--- Dataset records ---

==========

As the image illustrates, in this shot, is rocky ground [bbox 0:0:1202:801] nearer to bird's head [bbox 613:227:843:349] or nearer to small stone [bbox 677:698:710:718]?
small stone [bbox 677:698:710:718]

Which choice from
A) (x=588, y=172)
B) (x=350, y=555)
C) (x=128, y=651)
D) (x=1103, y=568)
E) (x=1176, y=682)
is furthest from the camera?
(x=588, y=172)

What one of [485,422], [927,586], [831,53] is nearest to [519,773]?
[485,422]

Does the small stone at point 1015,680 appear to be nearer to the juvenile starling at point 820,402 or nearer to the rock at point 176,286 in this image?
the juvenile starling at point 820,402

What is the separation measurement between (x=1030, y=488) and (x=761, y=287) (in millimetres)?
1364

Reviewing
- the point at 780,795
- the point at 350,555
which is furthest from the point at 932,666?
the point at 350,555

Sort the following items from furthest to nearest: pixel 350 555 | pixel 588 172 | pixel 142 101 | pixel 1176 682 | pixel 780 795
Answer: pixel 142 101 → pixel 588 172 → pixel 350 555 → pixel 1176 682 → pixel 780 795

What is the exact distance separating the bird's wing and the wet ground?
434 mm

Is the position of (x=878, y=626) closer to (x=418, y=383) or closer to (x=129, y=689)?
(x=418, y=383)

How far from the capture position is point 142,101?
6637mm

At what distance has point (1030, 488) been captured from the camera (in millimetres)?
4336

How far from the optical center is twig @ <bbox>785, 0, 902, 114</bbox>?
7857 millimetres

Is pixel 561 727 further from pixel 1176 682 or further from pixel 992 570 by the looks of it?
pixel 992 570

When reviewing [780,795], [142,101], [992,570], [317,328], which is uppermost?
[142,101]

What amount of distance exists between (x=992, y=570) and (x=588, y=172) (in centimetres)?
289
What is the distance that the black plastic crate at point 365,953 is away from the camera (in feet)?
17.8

==========

--- Aim ---
Reproduce all of the items above word for word, with each line unchanged.

--- Correct output ---
As the image illustrates, in this shot, is rocky ground [bbox 0:0:1202:801] nearer to bird's head [bbox 613:227:843:349] or nearer to small stone [bbox 677:698:710:718]?
small stone [bbox 677:698:710:718]

Which choice from
A) (x=588, y=172)
B) (x=350, y=555)
C) (x=128, y=651)
D) (x=1103, y=568)
E) (x=1176, y=682)
is furthest from the camera?
(x=588, y=172)

What one of [485,422], [927,586], [831,53] is nearest to [519,773]?
[485,422]

Does the small stone at point 1015,680 appear to be nearer to the juvenile starling at point 820,402 or nearer to the rock at point 176,286 in this image?
the juvenile starling at point 820,402

What is the separation measurement between (x=1030, y=488) and (x=761, y=287) (in millimetres)?
1364

Reviewing
- the point at 780,795
- the point at 350,555
which is furthest from the point at 932,666?
the point at 350,555

Sort the following items from furthest to nearest: pixel 350 555 | pixel 588 172 | pixel 142 101 | pixel 1176 682 | pixel 780 795
Answer: pixel 142 101 → pixel 588 172 → pixel 350 555 → pixel 1176 682 → pixel 780 795

What is the exact distance separating the bird's wing and the wet ground?
434 mm

Is the position of (x=878, y=626) closer to (x=418, y=383) or closer to (x=129, y=689)?
(x=418, y=383)

How far from the capture position is point 142,101?
6637mm

At what distance has point (1030, 488) been captured from the camera (in millimetres)?
4336

How far from the optical center is twig @ <bbox>785, 0, 902, 114</bbox>?
7857 millimetres

Is pixel 561 727 further from pixel 1176 682 or further from pixel 992 570 by the looks of it?
pixel 992 570

When reviewing [780,795], [142,101], [992,570], [317,328], which is uppermost?
[142,101]

What amount of distance exists between (x=992, y=570) and (x=588, y=172) (in centimetres)?
289
What is the distance that the black plastic crate at point 365,953 is away from the camera (in feet)?
17.8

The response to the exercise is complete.